Question

The High I/O instance in EC2 uses SSD. How does one run a database on such an instance while guaranteeing persistance of data?

From my limited understanding, I'm suppose to use Elastic Block Store (EBS) so that even if the machine goes down the data on the disk doesn't disappear. On the other hand the instance storage SSD of a High I/O instance is ephemeral and can't be used for database storage because if, for example, the machine loses power the data image isn't preserved. Is my understanding correct?

Was it helpful?

Solution

Point 1) If your workloads need High IO SSD for DB, then you should have Master Slave setup. Ideally 1 master and 2 slaves spread across 3 AZ's is suggested. Even if there is an outage on single AZ the alternate AZ's can handle the load and serve your High availability needs.
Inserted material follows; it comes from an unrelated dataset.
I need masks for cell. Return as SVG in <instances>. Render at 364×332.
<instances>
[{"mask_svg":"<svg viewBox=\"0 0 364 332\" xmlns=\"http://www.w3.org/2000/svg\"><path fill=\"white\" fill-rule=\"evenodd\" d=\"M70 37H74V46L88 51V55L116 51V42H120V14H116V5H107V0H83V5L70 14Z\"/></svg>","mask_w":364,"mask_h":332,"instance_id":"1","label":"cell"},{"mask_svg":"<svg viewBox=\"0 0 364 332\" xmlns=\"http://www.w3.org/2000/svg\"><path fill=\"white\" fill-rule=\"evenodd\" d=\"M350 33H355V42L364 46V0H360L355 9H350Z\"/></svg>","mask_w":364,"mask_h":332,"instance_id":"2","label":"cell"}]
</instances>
Between master - slave you can employ synchronous, semi or async replication depending upon your DB. This solution is costlier.

Point 2) Generally if your DB is OLTP in nature, then Amazon EBS PIOPS + EBS optimized gives you consistent IOPS. A Single EBS Volume can provide 4000 IOPS and you can RAID 0 multiple volumes and gain 10k+ IOPS for performance. Lots of customers are taking this route in AWS. Even though you may use EBS for persistence, it is still recommended to go with Master-Slave architecture for High Availability. I have written detailed articles on this topic in blog, refer them for more information.

OTHER TIPS

It is the same as other ephemeral storage, it does not guarantee persistence. Persistance is handled by replication between instances with at least one instance writing to an EBS volume.

If you want your data to persist, you're going to need to use EBS. Building a database on an ephemeral drive, regardless of performance, seems a dubious design choice.

EBS now offers 4K IOPS volumes, which is, depending on your database requirements, quite possibly more than sufficient.

My next question would really be: Do you want to host/run your own database?

Turnkey products such as RDS and DynamoDB may be sufficient for your needs. Using them is much easier than setting up and managing your own database. RDS is now advertising "You can now provision up to 3TB and 30,000 IOPS per DB Instance". That's enough database horsepower for many, many problem sets.